EXTRACTED TEXT:
+ + + + +

David Gerard Hutchens: Thank you, and good morning, everyone. Today, we are pleased to report another great quarter. With capital expenditures of almost $3 billion during the first half of the year, we are executing on our core objective of delivering safe and reliable energy to our customers. Financially, we delivered second quarter earnings per share of $0.76 a $0.09 increase over the same period last year. During the quarter, we also made progress on the regulatory front. Notably, Tucson Electric Power filed its general rate application, and Central Hudson reached a multiyear rate settlement agreement on its general rate application. Jocelyn will speak to these regulatory developments in more detail shortly. In Arizona, TEP’s retail load growth opportunity advanced with an important milestone reach for a planned data center development.
And today, we released our 2025 sustainability update report, highlighting our consistent progress to deliver cleaner energy to our customers. Through 2024, we have achieved a 34% reduction in Scope 1 greenhouse gas emissions when compared to 2019 levels. In July, the first phase of the Roadrunner Reserve Battery Storage Project was placed in service at TEP. The 200-megawatt energy storage system will facilitate the integration of renewable energy onto the electric grid with the capability to store 800-megawatt hours of energy. This project was part of the $2.9 billion that we invested in the first half of the year. Given this progress, both our annual and 5- year capital plans are on track. We are well positioned to deliver on our growth strategy with rate base expected to increase by approximately $14 billion to $53 billion in 2029.
This supports average annual rate base growth of 6.5%. In Arizona, TEP announced that it plans to convert approximately 800 megawatts of coal-fired generation at a Springerville generating station to natural gas by 2030. This will allow us to be coal-free by our 2032 target. The conversion supports customer affordability, local communities and reliability as well as our transition to cleaner energy. This, along with many other factors will impact our resource planning at our Arizona utilities. As a result, we will reassess our 2030 and 2035 interim greenhouse gas targets and share the results once complete. We will provide the project details with the release of our 2026 to 2030 capital plan later this year. New retail load growth opportunities in Arizona continue to advance.

+ + + + +

TASK REQUIREMENTS:
1/ Rewrite the earnings call remarks between "This supports average" and "continue to advance.", inclusive, putting "review" in place of "reassess".
2/ Carry the earnings call remarks forward from their final sentence.
The lines after this point have no connection to the earnings call remarks.

ENTRIES PROVIDED:

+ + + + +

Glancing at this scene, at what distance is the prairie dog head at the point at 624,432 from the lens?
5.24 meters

+ + + + +

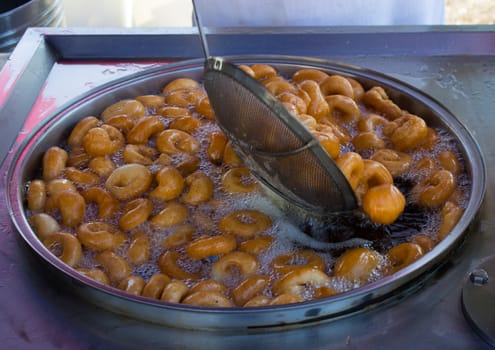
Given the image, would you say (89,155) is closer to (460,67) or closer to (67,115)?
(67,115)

+ + + + +

RESPONSES:
1/
This supports average annual rate base growth of 6.5%. In Arizona, TEP announced that it plans to convert approximately 800 megawatts of coal-fired generation at a Springerville generating station to natural gas by 2030. This will allow us to be coal-free by our 2032 target. The conversion supports customer affordability, local communities and reliability as well as our transition to cleaner energy. This, along with many other factors will impact our resource planning at our Arizona utilities. As a result, we will review our 2030 and 2035 interim greenhouse gas targets and share the results once complete. We will provide the project details with the release of our 2026 to 2030 capital plan later this year. New retail load growth opportunities in Arizona continue to advance.

2/
TEP just reached an agreement with a data center customer to serve a demand of approximately 300 megawatts that starts to ramp up in 2027 and we’ll use existing and planned capacity. This agreement was structured to benefit existing customers, maintain reliability and ensure the power is supplied consistently with — consistent with 2023 integrated resource plan, including solar and storage projects currently in development. This agreement is subject to HCC approval as well as other contractual contingencies. Further negotiations are ongoing for additional capacity to support a full build-out at that initial site of 600 megawatts in total. The project’s developer also shared that additional capacity may be required at a second site in the range of 500 to 700 megawatts.
If negotiations are finalized for these subsequent phases, new generation and transmission investments would be required. Beyond these opportunities in Arizona, our utilities continue to pursue various opportunities to support load growth, improve grid resilience and facilitate the interconnection of cleaner energy. Work is underway at ITC to prepare to bid on projects within the MISO LRTP tranche 2.1 portfolio subject to a competitive bidding process. These projects, if awarded to ITC, would be incremental to ITC’s estimate of USD 3.7 billion to USD 4.2 billion of capital expenditures for the tranche 2.1 projects. With a long track record of increasing dividends and our sustainable growth runway, we remain committed to our annual dividend growth guidance of 4% to 6% through 2029.
Now I will turn the call over to Jocelyn for an update on our second quarter financial results.
Jocelyn H. Perry: Thank you, David, and good morning, everyone. For the quarter, we reported net earnings of $384 million or $0.76 per common share $0.09 higher than the second quarter of 2024. Through year-to-date June, EPS was $1.76, reflecting a $0.16 increase over the same period last year. EPS growth was mainly driven by rate-based investments across our utilities and higher earnings at Central Hudson and FortisBC, which I’ll discuss on the next slide. On Slide 11, you will see the highlighted EPS drivers for the quarter by segment. Within our U.S. electric and gas utilities, Central Hudson contributed a $0.04 increase in EPS. This increase largely reflects rate base growth as well as the rebasing of costs and a higher allowed ROE effective July 1, 2024.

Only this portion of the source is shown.